In Europe, both the U.K. and the EU are broadening the scope of their emissions trading schemes by implementing carbon tariffs on imported goods. Once these policies are in effect (2026 in the EU and 2027 in the U.K.), countries exporting into Europe and the U.K. will pay a tariff unless they are already subject to carbon pricing in their home territory. Fortunately, for Canadian exporters, the country’s industrial carbon pricing system can help protect them from paying the full carbon tariff.

Climate policy in Europe more broadly continues to make progress. Early last year, the EU announced plans to strengthen their net zero legislation by setting a new target of reducing emissions by 90 per cent compared to 1990 levels by 2040. And though insufficient support from governments has delayed the new target from coming into effect, things may speed up now that Germany, EU’s largest economy, has recently officially endorsed it.

If all that wasn’t enough to demonstrate a clear global trend towards a low-carbon economy, consider investment trends. Within the last few years, investors have shown increasing interest in buying into the energy transition. More recently, the Trump government’s moves to undercut the greening of the financial sector as well as the EU’s attempts to streamline climate reporting requirements for companies have created uncertainty for investors.

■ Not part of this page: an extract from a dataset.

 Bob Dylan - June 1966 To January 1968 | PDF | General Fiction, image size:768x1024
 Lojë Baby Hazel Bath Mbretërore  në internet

But the market for green bonds remains strong in countries like Australia, where the government is moving ahead with the release of its climate taxonomy, an important tool to support capital flowing towards low-carbon investments. Despite this year kicking off with Trump’s inauguration, one Australian investment firm reported that they issued more green bonds than regular bonds in the month of January. Globally, while issuance numbers are down slightly from the past four years, they remain on track to surpass pre-pandemic levels.

This graph shows global green bond issuance on track to surpass pre-pandemic levels.
Data source: Author’s own analysis based on London Stock Exchange Group data

Canada needs to make climate a policy priority if it wants to stay competitive

Policy backsliding in the U.S. has enormous implications for Canada, particularly given our close trade ties. 

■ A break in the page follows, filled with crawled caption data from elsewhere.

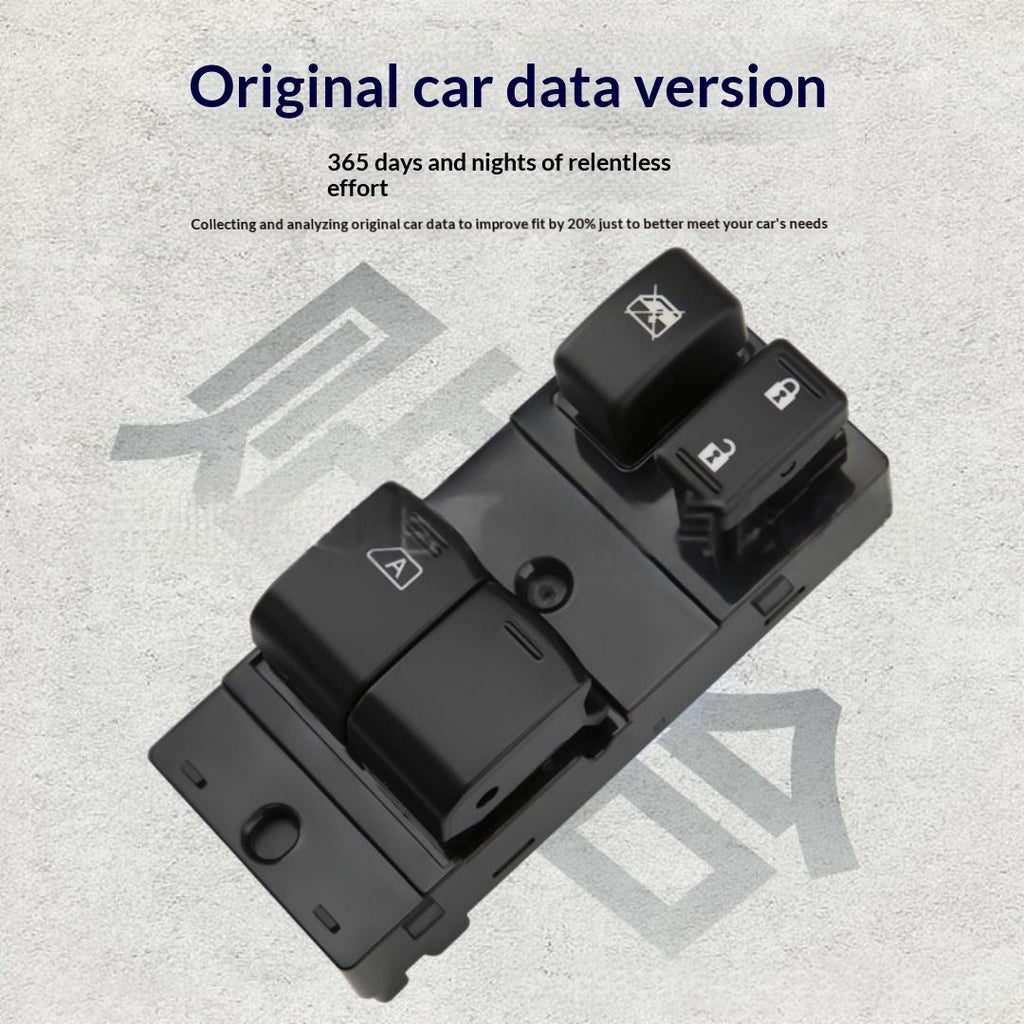 Commutateur de commande principal pour Nissan Micra 2010-2018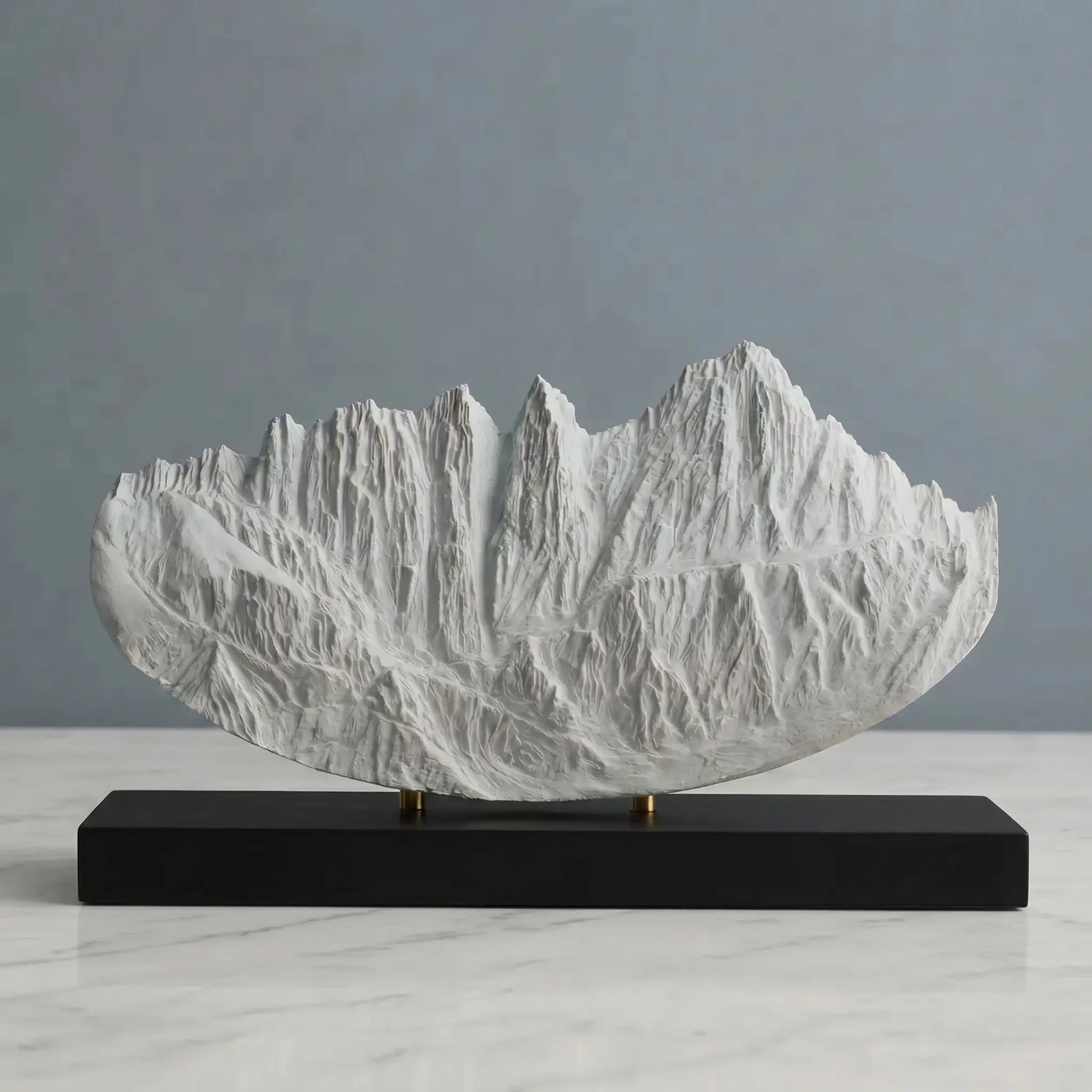 Mount Whitney Sculpture (View from Lone Pine, California) Sculpted Peaks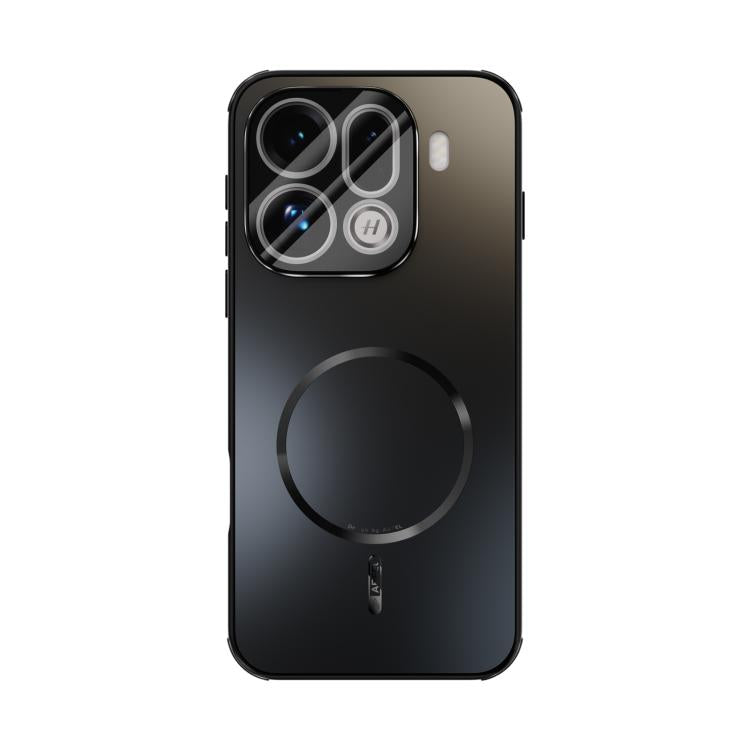 For OPPO Find X9 Pro ABEEL Heat Dissipation Frosted MagSafe Phone Case with Lens Film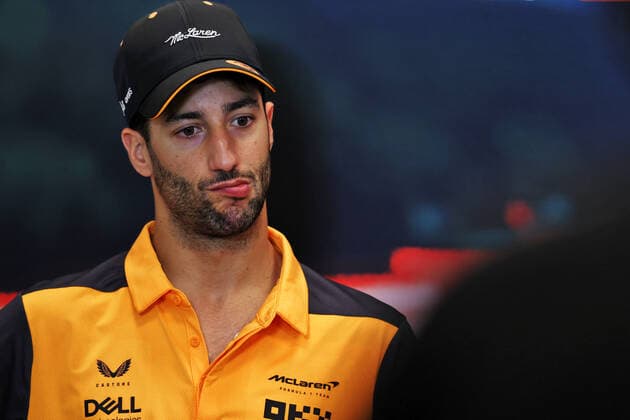 3 Daniel Ricciardo AUS, McLaren F1 Team , F1 Grand Prix of Monaco at Circuit de Monaco on May 27, 2022 in Monte Carlo, Monaco Photo by DPPI via HOCH ZWEI Monte Carlo Monaco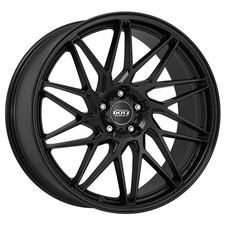 Dotz Tanaka black wheels 8.0Jx18 ET48 5x114.3 for Daihatsu Terios rims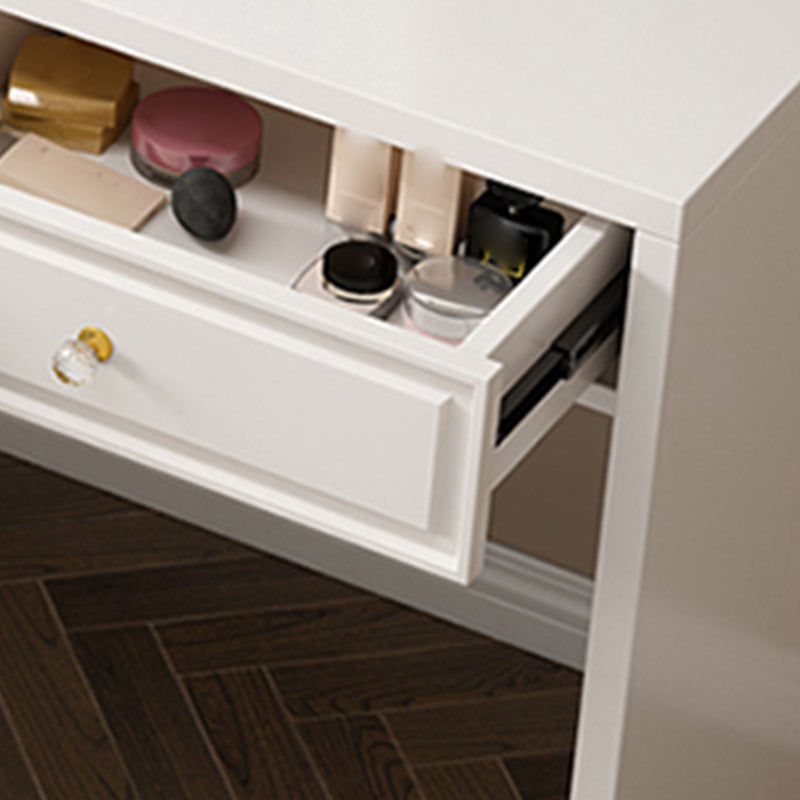 Classic Glam Storage Chest Dresser Wooden Dresser with Drawers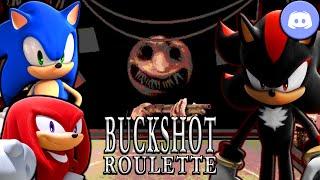 Sonic, Knuckles, and Shadow Take On Buckshot Roulette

However, the new federal government cannot be sidetracked by the setbacks south of the border given global momentum elsewhere. 

If it wants to deliver on its promise of strengthening Canada’s economy, the new federal government needs to make climate a policy priority. The new federal government can start by strengthening industrial carbon pricing, finalizing methane regulations for oil and gas, finalizing the Clean Electricity Investment Tax Credit, and releasing a made-in-Canada climate taxonomy

Aligning Canada’s climate policies with those of the many countries that continue to make progress on climate will support Canada’s efforts to diversify its trade relationships, reduce internal trade barriers, and help the Canadian economy to remain competitive.